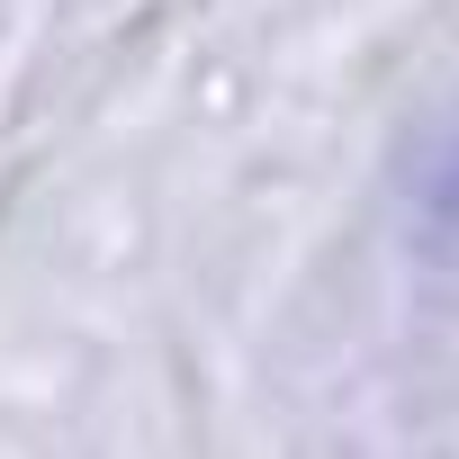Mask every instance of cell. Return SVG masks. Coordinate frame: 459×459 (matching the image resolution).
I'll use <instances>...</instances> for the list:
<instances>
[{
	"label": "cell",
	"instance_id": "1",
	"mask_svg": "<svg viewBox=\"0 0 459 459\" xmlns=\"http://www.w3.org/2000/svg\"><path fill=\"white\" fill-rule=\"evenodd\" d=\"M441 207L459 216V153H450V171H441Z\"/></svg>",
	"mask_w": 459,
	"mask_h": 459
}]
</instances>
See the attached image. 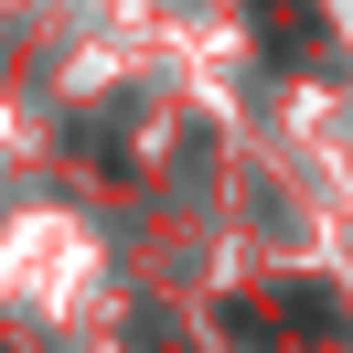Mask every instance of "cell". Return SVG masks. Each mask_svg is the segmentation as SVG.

_ _ _ _

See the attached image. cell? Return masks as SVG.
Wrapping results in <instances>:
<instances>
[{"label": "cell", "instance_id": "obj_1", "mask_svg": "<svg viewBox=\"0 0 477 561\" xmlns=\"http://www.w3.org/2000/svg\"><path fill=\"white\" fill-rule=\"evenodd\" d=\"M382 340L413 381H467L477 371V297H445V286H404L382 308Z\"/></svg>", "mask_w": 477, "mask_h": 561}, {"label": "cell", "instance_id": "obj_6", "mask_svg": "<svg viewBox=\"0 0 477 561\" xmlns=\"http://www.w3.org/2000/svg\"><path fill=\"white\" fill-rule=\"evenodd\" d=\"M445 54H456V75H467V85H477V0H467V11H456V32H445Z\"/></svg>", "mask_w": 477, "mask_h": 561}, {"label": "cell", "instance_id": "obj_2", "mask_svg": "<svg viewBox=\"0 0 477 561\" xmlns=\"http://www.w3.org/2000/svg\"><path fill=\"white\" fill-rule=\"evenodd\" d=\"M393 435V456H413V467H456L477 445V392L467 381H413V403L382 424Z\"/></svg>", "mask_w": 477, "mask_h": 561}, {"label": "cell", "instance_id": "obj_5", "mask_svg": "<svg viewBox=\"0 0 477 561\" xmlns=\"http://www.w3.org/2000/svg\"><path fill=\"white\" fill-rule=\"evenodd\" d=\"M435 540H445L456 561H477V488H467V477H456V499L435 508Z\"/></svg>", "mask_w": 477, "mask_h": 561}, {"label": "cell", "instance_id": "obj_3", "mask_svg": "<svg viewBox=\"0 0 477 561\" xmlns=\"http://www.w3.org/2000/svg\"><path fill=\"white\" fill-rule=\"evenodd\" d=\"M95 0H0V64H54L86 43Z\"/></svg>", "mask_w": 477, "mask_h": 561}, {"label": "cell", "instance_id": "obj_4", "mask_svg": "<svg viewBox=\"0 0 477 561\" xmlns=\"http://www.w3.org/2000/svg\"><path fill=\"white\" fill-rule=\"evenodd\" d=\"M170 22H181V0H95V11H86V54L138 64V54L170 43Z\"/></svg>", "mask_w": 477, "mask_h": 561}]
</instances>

_ _ _ _

**Task instructions:** Locate every line in the records above that contains the string "label", and copy each of those lines out in full, with case counting in the match.

**Worked answer:**
	"label": "cell",
[{"label": "cell", "instance_id": "obj_1", "mask_svg": "<svg viewBox=\"0 0 477 561\" xmlns=\"http://www.w3.org/2000/svg\"><path fill=\"white\" fill-rule=\"evenodd\" d=\"M382 340L413 381H467L477 371V297H445V286H404L382 308Z\"/></svg>", "mask_w": 477, "mask_h": 561}, {"label": "cell", "instance_id": "obj_6", "mask_svg": "<svg viewBox=\"0 0 477 561\" xmlns=\"http://www.w3.org/2000/svg\"><path fill=\"white\" fill-rule=\"evenodd\" d=\"M445 54H456V75H467V85H477V0H467V11H456V32H445Z\"/></svg>", "mask_w": 477, "mask_h": 561}, {"label": "cell", "instance_id": "obj_2", "mask_svg": "<svg viewBox=\"0 0 477 561\" xmlns=\"http://www.w3.org/2000/svg\"><path fill=\"white\" fill-rule=\"evenodd\" d=\"M393 435V456H413V467H456L477 445V392L467 381H413V403L382 424Z\"/></svg>", "mask_w": 477, "mask_h": 561}, {"label": "cell", "instance_id": "obj_5", "mask_svg": "<svg viewBox=\"0 0 477 561\" xmlns=\"http://www.w3.org/2000/svg\"><path fill=\"white\" fill-rule=\"evenodd\" d=\"M435 540H445L456 561H477V488H467V477H456V499L435 508Z\"/></svg>", "mask_w": 477, "mask_h": 561}, {"label": "cell", "instance_id": "obj_3", "mask_svg": "<svg viewBox=\"0 0 477 561\" xmlns=\"http://www.w3.org/2000/svg\"><path fill=\"white\" fill-rule=\"evenodd\" d=\"M95 0H0V64H54L86 43Z\"/></svg>", "mask_w": 477, "mask_h": 561}, {"label": "cell", "instance_id": "obj_4", "mask_svg": "<svg viewBox=\"0 0 477 561\" xmlns=\"http://www.w3.org/2000/svg\"><path fill=\"white\" fill-rule=\"evenodd\" d=\"M170 22H181V0H95V11H86V54L138 64V54L170 43Z\"/></svg>", "mask_w": 477, "mask_h": 561}]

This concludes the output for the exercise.